Exercise brief =
Report each line of the data that has "Malawi" somewhere in it.

(Items from a dataset)
───
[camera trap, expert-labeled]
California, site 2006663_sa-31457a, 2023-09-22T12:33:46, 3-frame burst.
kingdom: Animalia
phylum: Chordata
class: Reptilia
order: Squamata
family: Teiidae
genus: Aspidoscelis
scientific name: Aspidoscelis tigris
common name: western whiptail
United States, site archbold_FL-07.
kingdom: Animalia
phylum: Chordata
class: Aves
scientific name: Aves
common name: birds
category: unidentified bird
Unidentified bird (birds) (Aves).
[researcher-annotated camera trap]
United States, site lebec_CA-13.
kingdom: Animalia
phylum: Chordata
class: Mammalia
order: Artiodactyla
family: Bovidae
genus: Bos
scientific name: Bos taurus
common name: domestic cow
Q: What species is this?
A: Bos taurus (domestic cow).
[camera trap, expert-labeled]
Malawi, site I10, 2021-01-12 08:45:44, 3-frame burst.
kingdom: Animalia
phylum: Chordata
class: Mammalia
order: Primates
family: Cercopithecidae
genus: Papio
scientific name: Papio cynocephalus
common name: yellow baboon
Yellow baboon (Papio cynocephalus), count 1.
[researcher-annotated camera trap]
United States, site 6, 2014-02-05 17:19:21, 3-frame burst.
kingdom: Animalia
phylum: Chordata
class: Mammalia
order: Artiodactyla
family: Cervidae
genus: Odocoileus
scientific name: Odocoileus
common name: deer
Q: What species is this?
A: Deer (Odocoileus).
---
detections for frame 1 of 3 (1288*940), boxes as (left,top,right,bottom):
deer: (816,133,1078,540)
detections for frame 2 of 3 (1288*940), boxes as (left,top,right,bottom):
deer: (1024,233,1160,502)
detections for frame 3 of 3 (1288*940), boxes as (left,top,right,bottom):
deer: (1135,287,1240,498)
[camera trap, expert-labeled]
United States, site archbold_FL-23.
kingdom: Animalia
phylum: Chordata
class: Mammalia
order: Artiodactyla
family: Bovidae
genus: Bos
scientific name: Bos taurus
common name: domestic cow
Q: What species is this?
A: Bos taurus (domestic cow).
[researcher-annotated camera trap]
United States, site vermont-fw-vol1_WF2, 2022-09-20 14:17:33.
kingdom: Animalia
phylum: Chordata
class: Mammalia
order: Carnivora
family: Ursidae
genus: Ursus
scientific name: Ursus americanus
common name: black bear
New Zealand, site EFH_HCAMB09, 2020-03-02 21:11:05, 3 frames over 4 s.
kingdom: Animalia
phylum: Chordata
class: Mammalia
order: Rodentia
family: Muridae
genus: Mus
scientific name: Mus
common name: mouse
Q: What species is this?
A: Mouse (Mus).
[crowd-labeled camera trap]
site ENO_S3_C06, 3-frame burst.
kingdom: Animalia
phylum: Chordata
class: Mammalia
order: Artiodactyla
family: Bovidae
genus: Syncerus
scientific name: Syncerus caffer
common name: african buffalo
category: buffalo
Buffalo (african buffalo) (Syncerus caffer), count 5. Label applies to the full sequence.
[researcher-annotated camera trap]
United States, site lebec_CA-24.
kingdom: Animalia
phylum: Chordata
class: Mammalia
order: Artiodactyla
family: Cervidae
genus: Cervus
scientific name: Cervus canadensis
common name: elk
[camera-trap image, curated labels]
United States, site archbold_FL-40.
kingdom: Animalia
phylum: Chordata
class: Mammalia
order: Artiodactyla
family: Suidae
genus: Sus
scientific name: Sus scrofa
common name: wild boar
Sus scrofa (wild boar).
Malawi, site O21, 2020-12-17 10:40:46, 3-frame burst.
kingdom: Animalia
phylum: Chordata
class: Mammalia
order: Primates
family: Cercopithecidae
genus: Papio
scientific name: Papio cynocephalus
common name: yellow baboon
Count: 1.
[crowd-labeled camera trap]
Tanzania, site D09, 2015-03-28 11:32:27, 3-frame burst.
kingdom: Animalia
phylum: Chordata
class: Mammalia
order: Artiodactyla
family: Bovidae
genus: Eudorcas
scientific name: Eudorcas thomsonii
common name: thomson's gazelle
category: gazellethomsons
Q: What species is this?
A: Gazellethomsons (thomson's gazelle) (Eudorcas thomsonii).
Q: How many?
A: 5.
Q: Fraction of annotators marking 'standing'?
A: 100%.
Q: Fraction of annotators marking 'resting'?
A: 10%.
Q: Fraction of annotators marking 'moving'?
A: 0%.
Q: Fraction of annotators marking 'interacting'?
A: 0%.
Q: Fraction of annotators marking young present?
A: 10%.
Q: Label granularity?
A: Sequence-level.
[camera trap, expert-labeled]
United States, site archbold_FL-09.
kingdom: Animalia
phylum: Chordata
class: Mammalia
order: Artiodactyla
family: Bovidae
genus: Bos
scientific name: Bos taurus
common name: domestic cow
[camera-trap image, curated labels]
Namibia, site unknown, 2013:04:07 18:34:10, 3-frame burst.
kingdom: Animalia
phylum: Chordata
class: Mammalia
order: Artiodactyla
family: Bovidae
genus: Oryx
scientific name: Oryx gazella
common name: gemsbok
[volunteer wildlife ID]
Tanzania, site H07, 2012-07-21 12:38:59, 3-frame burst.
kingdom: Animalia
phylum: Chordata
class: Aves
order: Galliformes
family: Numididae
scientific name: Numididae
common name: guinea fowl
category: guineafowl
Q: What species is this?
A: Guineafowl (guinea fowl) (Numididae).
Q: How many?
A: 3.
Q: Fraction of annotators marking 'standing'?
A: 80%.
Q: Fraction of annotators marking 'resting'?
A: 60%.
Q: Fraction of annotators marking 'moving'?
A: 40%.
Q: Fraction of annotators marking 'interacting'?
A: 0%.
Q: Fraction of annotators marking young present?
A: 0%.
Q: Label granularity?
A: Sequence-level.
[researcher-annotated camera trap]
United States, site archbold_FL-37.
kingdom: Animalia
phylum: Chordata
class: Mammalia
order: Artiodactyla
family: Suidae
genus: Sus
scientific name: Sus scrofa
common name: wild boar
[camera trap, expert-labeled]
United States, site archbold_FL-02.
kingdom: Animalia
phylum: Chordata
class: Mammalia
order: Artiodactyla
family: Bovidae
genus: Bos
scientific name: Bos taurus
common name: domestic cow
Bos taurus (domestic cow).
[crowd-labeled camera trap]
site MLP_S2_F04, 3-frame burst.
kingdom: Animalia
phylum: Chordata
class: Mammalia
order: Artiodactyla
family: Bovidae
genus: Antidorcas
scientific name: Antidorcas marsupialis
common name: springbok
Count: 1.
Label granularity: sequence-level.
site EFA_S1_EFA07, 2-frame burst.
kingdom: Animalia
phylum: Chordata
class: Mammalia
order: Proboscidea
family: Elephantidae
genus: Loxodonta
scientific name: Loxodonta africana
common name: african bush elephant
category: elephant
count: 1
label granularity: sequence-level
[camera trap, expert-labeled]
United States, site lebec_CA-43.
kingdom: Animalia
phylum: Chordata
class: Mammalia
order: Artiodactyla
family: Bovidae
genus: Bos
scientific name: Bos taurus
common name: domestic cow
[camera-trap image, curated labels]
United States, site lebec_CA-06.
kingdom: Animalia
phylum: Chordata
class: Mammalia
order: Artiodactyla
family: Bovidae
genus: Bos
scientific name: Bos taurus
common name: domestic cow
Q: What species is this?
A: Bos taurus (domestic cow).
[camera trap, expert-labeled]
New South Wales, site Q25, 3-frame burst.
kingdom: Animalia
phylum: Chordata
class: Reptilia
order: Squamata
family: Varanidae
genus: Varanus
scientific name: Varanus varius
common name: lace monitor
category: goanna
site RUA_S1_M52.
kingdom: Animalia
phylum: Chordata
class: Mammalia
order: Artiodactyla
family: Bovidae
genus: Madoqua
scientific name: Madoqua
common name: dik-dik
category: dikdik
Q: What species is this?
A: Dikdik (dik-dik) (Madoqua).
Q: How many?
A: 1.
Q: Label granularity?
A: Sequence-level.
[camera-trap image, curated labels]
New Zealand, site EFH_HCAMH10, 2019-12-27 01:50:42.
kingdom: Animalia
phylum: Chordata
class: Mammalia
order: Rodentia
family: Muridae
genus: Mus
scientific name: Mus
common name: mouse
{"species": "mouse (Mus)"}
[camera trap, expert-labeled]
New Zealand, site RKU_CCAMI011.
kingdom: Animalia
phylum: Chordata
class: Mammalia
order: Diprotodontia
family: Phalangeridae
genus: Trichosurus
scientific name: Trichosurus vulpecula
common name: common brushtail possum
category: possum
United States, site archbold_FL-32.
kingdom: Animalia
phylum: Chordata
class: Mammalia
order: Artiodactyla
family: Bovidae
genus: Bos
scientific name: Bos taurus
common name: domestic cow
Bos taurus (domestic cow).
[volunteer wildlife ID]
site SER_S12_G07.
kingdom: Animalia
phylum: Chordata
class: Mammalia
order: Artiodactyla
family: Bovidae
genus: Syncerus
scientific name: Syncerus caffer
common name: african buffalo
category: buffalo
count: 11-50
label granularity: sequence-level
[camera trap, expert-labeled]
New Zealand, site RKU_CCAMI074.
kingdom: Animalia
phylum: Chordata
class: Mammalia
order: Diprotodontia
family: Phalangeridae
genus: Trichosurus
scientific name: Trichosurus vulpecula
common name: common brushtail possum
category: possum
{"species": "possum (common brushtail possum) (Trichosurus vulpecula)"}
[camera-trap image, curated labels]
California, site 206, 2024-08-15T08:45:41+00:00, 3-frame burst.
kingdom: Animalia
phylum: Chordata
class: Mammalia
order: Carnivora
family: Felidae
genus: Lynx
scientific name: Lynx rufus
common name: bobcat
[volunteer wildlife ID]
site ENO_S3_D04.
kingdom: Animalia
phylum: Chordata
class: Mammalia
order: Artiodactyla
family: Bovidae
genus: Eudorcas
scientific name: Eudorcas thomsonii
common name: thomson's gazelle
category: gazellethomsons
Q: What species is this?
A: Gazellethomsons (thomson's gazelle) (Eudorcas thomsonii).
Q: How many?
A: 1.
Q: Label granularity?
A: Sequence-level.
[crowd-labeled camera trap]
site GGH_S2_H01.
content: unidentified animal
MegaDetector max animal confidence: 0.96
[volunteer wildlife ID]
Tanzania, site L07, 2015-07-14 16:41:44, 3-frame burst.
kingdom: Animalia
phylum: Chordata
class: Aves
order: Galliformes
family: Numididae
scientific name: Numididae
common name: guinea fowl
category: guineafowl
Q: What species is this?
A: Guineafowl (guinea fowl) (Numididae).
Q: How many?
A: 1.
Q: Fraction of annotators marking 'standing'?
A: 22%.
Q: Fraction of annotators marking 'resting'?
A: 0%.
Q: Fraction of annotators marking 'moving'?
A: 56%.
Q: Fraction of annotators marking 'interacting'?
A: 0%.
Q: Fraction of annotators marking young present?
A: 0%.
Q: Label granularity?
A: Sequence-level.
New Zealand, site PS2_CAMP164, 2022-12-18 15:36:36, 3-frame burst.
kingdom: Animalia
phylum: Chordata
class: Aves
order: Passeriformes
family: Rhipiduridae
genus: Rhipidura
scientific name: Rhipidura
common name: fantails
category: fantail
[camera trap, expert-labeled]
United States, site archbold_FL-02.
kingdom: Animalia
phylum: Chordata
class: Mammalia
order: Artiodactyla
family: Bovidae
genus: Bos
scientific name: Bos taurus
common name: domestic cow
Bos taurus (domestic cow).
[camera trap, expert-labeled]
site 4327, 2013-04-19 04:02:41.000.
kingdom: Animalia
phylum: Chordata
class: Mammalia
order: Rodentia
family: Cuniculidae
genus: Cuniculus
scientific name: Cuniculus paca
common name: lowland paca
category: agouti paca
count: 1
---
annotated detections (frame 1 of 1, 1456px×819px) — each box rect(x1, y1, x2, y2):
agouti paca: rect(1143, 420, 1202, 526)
───
Answer to the problem =
Malawi, site I10, 2021-01-12 08:45:44, 3-frame burst.
Malawi, site O21, 2020-12-17 10:40:46, 3-frame burst.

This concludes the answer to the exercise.